No era fácil dejar a su familia, mucho menos sus comodidades. Pero los hermanos Deck vieron la pantalla grande, armaron el bolso y pusieron rumbo a la capital santiagueña. Allí fueron abrazados por Quimsa y el desarrollo fue paulatino. Torneo a torneo, Gabriel se destacó y dominó cada competencia que disputó, dando ventajas de edad, pero no de físico. Siempre fue el más grande y el de mayor fuerza, nadie lo frenaba.

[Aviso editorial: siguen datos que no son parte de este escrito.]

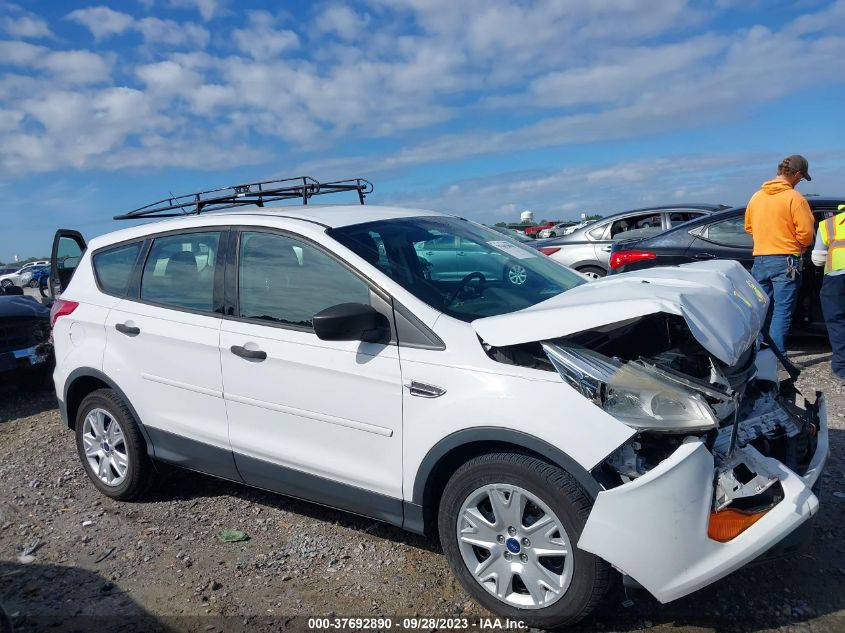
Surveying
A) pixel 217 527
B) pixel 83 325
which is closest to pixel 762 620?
pixel 217 527

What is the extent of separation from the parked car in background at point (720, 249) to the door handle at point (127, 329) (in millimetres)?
4952

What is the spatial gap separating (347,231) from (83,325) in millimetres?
2111

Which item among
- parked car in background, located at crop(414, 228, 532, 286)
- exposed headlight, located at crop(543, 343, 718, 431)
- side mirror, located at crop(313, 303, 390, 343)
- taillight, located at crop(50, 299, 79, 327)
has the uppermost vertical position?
parked car in background, located at crop(414, 228, 532, 286)

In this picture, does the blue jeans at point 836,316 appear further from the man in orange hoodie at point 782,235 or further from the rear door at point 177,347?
the rear door at point 177,347

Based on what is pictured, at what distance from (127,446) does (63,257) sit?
306 centimetres

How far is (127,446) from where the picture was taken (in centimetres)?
442

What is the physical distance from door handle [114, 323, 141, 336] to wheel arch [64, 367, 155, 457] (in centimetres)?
34

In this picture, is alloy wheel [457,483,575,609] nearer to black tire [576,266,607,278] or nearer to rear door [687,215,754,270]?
rear door [687,215,754,270]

Así fue que la oportunidad de debutar en la Liga Nacional tocó su puerta y, con 15 años, pisó la cancha un 15 de enero de 2010, cuando Quimsa se enfrentó a Quilmes de Mar del Plata. El amor con La Fusión fue a primera vista y allí se desarrolló año a año, entendiendo las herramientas que demandaba el básquet moderno. Debió mejorar su tiro, su físico y también su juego de frente al aro. Además, fue consiguiendo protagonismo con el correr de las campañas y la frutilla del postre llegó en la temporada 2014/15. Durante esa etapa fue elegido el jugador de mayor progreso y logró el título de la Liga Nacional con su equipo de toda la vida. Pero lo mejor estaba por venir. 

  • Destino: Buenos Aires

Con el equipo de Santiago del Estero permaneció una campaña más, pero el Tortu, como le dicen sus conocidos, necesitaba dar un paso adelante en su carrera y fue por eso que apareció San Lorenzo, el campeón de la última edición que se estaba armando hasta los dientes para defender su título. Luego de una serie de negociaciones, Deck puso rumbo a la capital del país y empezó el proceso de adaptación.

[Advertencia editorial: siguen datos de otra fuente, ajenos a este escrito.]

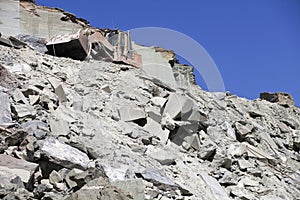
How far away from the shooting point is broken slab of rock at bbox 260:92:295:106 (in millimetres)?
16891

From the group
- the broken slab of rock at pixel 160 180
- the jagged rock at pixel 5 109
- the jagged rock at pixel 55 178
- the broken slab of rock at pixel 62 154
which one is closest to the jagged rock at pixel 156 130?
the broken slab of rock at pixel 160 180

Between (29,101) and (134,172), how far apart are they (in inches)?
96.8

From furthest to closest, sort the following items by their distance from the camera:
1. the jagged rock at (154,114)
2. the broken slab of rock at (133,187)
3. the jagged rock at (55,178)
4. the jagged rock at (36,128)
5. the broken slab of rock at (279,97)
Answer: the broken slab of rock at (279,97)
the jagged rock at (154,114)
the jagged rock at (36,128)
the jagged rock at (55,178)
the broken slab of rock at (133,187)

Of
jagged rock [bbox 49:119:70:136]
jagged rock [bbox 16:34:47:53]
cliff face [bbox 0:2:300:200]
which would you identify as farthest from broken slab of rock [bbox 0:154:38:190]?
jagged rock [bbox 16:34:47:53]

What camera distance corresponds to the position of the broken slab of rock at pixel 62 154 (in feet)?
17.9

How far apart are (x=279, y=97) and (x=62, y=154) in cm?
1356

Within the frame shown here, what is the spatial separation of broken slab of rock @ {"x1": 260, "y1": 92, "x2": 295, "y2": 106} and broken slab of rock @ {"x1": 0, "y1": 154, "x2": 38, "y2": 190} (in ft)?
45.4

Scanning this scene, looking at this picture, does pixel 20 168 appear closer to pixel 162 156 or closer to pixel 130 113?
pixel 162 156

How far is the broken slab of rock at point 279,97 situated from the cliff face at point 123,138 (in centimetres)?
365

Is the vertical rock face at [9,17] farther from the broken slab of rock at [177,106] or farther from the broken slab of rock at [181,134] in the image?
the broken slab of rock at [181,134]

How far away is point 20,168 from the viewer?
4855 mm

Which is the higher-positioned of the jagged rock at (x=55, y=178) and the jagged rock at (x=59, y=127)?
the jagged rock at (x=59, y=127)

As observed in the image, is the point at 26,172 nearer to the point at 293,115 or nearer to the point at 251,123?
the point at 251,123

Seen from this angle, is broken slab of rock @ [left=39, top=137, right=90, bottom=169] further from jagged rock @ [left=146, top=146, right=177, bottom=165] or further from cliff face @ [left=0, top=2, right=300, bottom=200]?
jagged rock @ [left=146, top=146, right=177, bottom=165]
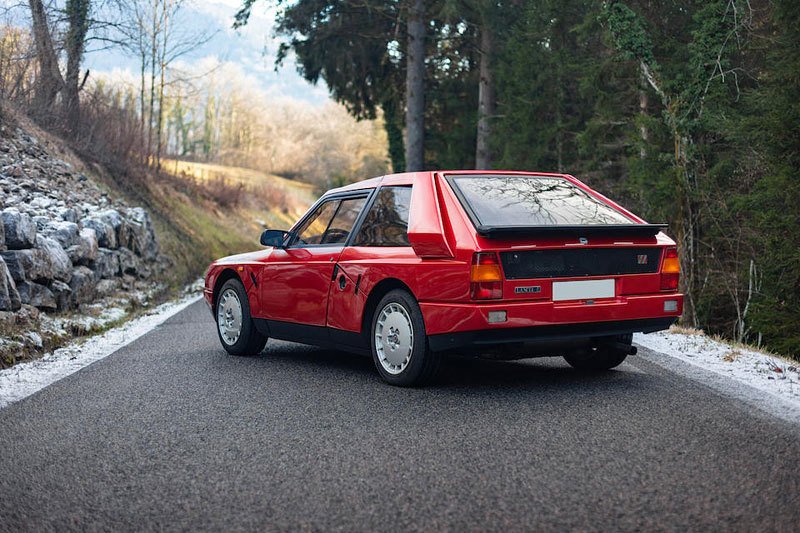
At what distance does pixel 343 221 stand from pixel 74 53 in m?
18.2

A pesar de todos los obstáculos que sufrió en su vida, la ida a la Gran Ciudad sería uno de los mayores desafíos de Deck, quien estaba acostumbrado a la paz de Santiago del Estero. “Cuando me fui de Santiago a San Lorenzo fue muy difícil porque me iba sólo y a una ciudad muy grande, algo que a mí no me gusta porque prefiero más la tranquilidad”, contó en una entrevista realizada hace un tiempo. 

Pero la vida le jugó una buena pasada y todo lo que sacrificó le fue retribuido en forma de títulos, ganando dos Ligas Nacionales (2016/17 y 2017/18) y una Liga de las Américas (2018) durante el tiempo que estuvo en San Lorenzo.

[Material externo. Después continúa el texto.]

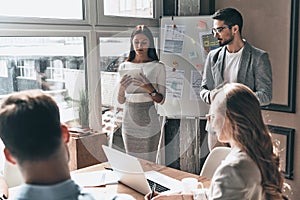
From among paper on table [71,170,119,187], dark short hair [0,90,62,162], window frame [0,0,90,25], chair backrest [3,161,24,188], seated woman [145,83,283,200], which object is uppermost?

Además, fue elegido dos veces MVP de las finales de la Liga Nacional (2016/17 y 2017/18) y una vez MVP de la temporada regular (2017/18). También fue el más valioso del Final Four de la Liga de las Américas en 2018 y fue elegido para el quinteto ideal del torneo doméstico en las dos temporada que vistió la azulgrana

  • A España por la gloria

Haciendo bien las cosas, todo llega. Y exactamente eso sucedió con Gabriel Deck, que fue fichado por Real Madrid para la temporada 2018/19. Otra vez tocaba hacer las valijas y viajar, esta vez definitivamente lejos de los suyos, a un país totalmente distinto que lo esperaba en el Viejo Continente. Pero no estaba solo, allá lo esperaba Facundo Campazzo, con quien formó una conexión especial en la cancha. 

En su primer año logró el título de la Liga Endesa y el de la Supercopa de España. Además, en 2019 tuvo la oportunidad de demostrar su talento con la Selección Argentina, donde no sólo rindió con creces, sino que también salió campeón de los Juegos Panamericanos y consiguió ser uno de los puntos más altos del equipo en el Mundial de China, en donde los nacionales perdieron la final contra España.

  • Lo mejor está por venir

Llegó el salto a la NBA, producto de una temporada especial en Madrid, donde jugó el mejor básquet de su carrera, lució un tiro mucho más limpio y un dominio de los tiempos únicos. Jugó tanto de tres como de cuatro y paulatinamente se ganó los minutos y la confianza de Pablo Laso. Oklahoma City lo espera, pero Gabriel sigue siendo un pibe de Colonia Dora, humilde y amigo de los suyos. El futuro que le espera es amplio e inalcanzable para el resto. Es callado y centrado, deja que su juego hable por él.